There’s a joke that circulates endlessly: “How do you know if someone is vegan? Don’t worry, they’ll tell you.” The punchline lands because it plays into a stereotype – that vegans are evangelists who can’t resist talking about kale, almond milk, and moral superiority. But like most stereotypes, it distorts the reality. The truth is that vegans don’t always want to announce their dietary choices. They have to. And the reasons reveal something far more complex about ethics, survival, and living in a world that doesn’t share your principles.
The Obligations of Survival in a Non-Vegan World
A person who eats meat never has to announce it. The world is designed around them. From restaurants to family dinners, airplane meals to office parties, the assumption is that everyone participates in the same food culture. For vegans, silence often leads to awkward collisions: a casserole baked with cream, a salad dressed with fish sauce, a dessert made with hidden eggs. To avoid these traps, vegans must preemptively declare their difference.
This isn’t about attention-seeking – it’s about survival. Imagine declining a dish at a dinner party without explanation: the host thinks you’re rude, your plate stays empty, and the evening becomes uncomfortable for everyone. The moment you say, “I’m vegan,” the refusal has context. It prevents offense and sets the boundaries that allow you to eat with others without feeling like an intruder.
The Ethical Embarrassment of Being Misread
There’s another, deeper reason vegans are compelled to speak up. For many, veganism is an ethical stance as much as a dietary one. It represents a commitment not to participate in harm to animals, not to consume products produced through exploitation, and not to contribute to industries that conflict with their values.
This makes it ethically embarrassing when someone assumes they are not vegan. Picture a scenario: someone serves you a slice of cheese pizza, unaware of your choices. If you quietly eat it or even fail to object, the people around you believe you endorse what’s on your plate. In their minds, you become part of the majority culture of consumption. For a vegan, that false impression feels like a betrayal of principle. Staying silent risks misrepresenting your values – not only to others, but to yourself.
Why Communication Becomes a Necessity
In this sense, vegans are “forced” into a constant act of communication. Every social gathering, every meal, every coffee order is a negotiation. It’s not just about asking for oat milk—it’s about preventing the wrong default from being applied. In a non-vegan world, clarity must be proactive.

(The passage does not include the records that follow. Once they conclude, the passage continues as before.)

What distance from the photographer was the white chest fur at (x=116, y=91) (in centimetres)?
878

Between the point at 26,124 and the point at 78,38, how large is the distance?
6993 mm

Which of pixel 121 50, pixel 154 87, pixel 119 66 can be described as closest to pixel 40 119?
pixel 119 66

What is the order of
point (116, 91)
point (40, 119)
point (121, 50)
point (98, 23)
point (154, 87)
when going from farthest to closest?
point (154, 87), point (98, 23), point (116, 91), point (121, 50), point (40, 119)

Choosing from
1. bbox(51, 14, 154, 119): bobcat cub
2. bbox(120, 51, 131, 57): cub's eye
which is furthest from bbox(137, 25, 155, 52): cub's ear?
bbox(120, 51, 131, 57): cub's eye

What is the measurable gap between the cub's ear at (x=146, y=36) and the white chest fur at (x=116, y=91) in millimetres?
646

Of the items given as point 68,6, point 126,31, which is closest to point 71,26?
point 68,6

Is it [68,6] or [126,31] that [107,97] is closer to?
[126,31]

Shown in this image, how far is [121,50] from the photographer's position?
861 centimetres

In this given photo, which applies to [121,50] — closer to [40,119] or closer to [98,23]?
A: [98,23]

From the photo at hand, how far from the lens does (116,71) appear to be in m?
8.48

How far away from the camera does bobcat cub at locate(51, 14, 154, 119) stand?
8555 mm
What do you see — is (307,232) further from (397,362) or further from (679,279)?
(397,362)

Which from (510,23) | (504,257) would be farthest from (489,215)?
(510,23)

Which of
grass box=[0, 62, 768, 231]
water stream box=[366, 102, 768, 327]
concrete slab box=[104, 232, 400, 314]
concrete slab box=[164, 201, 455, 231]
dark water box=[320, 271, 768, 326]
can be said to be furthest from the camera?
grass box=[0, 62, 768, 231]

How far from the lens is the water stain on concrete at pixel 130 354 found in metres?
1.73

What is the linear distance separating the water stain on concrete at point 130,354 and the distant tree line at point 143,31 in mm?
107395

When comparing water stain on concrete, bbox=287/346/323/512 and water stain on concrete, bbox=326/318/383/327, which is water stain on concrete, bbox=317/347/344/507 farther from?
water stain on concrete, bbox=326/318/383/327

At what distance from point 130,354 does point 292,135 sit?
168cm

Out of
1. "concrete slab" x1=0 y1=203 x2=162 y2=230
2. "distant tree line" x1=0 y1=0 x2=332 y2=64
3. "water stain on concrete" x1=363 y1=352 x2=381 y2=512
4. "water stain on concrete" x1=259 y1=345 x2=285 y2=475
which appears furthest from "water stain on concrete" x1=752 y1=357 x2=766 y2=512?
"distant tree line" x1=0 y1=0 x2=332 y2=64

That necessity often gets mistaken for zealotry. When a vegan tells a waiter, a coworker, or a friend about their diet, it isn’t a sermon – it’s self-protection. It’s about creating conditions where they can simply exist without compromising their ethics or going hungry. And unlike people with allergies, whose explanations are socially accepted as medical, vegans navigate a moral terrain that others can find uncomfortable. Their request isn’t “I’ll get sick if I eat this,” but rather “I don’t want to participate in harm.” That distinction can trigger defensiveness, which is why the stereotype of “pushy vegans” persists.
The Larger Picture
So why do vegans always tell you they’re vegan? Because they don’t have the luxury of blending in. Because silence often means complicity in the very practices they’re trying to avoid. Because being misread isn’t just inconvenient – it’s ethically compromising.
Far from being an act of ego, the vegan announcement is usually an act of necessity. It’s a way to move through a world not designed for them with honesty and dignity intact.
In the end, the joke has it backwards. Vegans aren’t talking about veganism because they want to; they’re talking about it because they have to.